Intellia Therapeutics Inc. (NASDAQ:NTLA) declined 3% on Monday, reversing earlier gains that followed the release of positive Phase 3 results for its hereditary angioedema (HAE) therapy. The data marks the first global Phase 3 outcome for an in vivo gene editing treatment.
The company said its Phase 3 HAELO trial evaluating lonvoguran ziclumeran (lonvo-z) achieved its primary endpoint along with all key secondary endpoints. Results showed that a single dose reduced HAE attack rates by 87% compared to placebo over six months, with patients experiencing a mean monthly attack rate of 0.26 versus 2.10 in the placebo group.
Trial Results Highlight Durable Efficacy
The study included 80 participants, with 52 receiving lonvo-z and 28 assigned to placebo. According to Intellia, most treated patients remained free from both HAE attacks and the need for ongoing therapy throughout the six-month evaluation period. Additionally, all individuals in the treatment group remained off long-term prophylaxis as of the February 10 data cutoff.
Regulatory Pathway and Potential Launch Timeline
Intellia has begun a rolling biologics license application submission to the U.S. Food and Drug Administration and is targeting a potential U.S. launch in the first half of 2027, pending approval. The therapy is designed as a one-time outpatient treatment that disables the KLKB1 gene, leading to sustained reductions in kallikrein and bradykinin levels.

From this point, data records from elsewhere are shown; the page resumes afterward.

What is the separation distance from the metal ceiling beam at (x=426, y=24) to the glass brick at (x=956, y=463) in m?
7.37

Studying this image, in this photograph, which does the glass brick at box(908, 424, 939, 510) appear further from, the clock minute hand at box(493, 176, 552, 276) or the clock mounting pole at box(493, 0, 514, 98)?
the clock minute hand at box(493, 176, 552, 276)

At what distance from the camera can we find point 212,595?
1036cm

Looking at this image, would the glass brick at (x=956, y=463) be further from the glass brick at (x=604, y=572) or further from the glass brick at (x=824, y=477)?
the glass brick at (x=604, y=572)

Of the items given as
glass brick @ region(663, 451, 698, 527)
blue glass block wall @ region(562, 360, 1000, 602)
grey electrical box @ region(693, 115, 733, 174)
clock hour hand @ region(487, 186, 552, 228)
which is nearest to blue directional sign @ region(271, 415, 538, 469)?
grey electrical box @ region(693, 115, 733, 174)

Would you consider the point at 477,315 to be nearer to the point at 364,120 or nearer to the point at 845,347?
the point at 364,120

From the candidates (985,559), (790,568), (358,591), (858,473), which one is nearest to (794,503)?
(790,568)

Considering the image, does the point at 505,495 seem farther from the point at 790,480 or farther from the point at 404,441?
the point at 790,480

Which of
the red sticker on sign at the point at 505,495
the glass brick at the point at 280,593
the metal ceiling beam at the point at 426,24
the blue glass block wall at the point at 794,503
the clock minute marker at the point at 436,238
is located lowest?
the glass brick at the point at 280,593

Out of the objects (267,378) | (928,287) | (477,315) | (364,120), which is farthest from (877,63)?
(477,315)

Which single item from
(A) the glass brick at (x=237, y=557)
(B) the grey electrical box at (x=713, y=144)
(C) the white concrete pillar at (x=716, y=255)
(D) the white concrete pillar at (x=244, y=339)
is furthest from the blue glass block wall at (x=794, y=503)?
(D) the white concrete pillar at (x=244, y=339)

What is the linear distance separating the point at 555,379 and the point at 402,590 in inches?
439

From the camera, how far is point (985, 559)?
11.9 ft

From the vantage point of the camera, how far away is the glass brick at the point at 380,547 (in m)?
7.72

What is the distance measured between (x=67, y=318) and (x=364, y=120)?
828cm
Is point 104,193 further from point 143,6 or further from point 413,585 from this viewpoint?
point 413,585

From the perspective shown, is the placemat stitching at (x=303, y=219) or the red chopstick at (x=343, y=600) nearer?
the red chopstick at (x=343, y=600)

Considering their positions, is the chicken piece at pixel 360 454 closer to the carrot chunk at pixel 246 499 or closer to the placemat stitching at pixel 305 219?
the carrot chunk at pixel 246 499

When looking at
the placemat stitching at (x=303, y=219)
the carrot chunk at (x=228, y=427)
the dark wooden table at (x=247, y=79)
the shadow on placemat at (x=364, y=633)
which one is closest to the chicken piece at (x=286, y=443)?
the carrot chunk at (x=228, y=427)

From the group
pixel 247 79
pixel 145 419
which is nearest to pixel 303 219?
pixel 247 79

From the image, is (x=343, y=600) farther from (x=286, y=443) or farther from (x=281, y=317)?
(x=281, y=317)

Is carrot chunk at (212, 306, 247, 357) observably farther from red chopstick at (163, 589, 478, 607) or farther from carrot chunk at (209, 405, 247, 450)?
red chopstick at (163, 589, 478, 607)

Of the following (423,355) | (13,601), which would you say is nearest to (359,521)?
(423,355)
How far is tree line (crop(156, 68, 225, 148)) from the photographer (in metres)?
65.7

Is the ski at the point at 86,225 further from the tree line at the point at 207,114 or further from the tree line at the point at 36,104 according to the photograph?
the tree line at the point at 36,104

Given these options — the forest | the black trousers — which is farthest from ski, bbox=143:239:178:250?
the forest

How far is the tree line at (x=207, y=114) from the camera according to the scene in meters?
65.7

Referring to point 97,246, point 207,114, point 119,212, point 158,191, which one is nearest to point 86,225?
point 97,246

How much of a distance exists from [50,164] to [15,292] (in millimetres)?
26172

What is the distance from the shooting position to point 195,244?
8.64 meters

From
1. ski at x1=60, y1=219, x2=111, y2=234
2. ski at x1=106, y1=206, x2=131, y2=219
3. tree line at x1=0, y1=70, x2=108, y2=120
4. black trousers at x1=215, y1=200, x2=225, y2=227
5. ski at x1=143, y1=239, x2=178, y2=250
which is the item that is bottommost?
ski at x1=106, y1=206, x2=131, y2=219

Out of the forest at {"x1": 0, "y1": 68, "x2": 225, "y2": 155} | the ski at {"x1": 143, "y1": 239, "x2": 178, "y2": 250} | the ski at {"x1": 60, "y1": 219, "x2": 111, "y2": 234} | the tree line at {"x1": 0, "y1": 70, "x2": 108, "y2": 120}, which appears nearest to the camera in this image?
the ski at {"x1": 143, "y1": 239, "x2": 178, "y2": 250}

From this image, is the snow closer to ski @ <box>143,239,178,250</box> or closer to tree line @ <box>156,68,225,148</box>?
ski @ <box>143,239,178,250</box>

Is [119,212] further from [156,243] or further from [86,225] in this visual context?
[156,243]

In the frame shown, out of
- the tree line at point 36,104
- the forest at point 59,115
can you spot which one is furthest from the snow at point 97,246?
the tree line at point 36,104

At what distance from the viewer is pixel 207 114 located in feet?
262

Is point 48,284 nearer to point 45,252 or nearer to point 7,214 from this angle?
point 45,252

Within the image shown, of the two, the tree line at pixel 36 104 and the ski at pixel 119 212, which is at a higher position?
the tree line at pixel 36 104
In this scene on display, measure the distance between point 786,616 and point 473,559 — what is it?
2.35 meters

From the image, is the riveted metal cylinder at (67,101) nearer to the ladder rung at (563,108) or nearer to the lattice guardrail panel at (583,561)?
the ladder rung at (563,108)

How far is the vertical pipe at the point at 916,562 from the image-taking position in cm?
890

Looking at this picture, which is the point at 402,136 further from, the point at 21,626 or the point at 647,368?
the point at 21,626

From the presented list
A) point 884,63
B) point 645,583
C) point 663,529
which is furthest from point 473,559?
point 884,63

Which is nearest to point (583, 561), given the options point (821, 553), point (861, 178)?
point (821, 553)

Safety Profile and Upcoming Data Presentation
The trial also demonstrated a favorable safety and tolerability profile. The most commonly reported treatment-emergent adverse events included infusion-related reactions, headache, and fatigue. All recorded events were mild to moderate in severity, and no serious adverse events were observed in the lonvo-z group as of the data cutoff.
Further findings from the HAELO study are expected to be presented at the European Academy of Allergy and Clinical Immunology Congress 2026 in June.
More about Intellia Therapeutics Inc.
Intellia Therapeutics Inc. is a clinical-stage biotechnology company focused on developing CRISPR-based gene editing therapies designed to treat genetic diseases through in vivo and ex vivo approaches.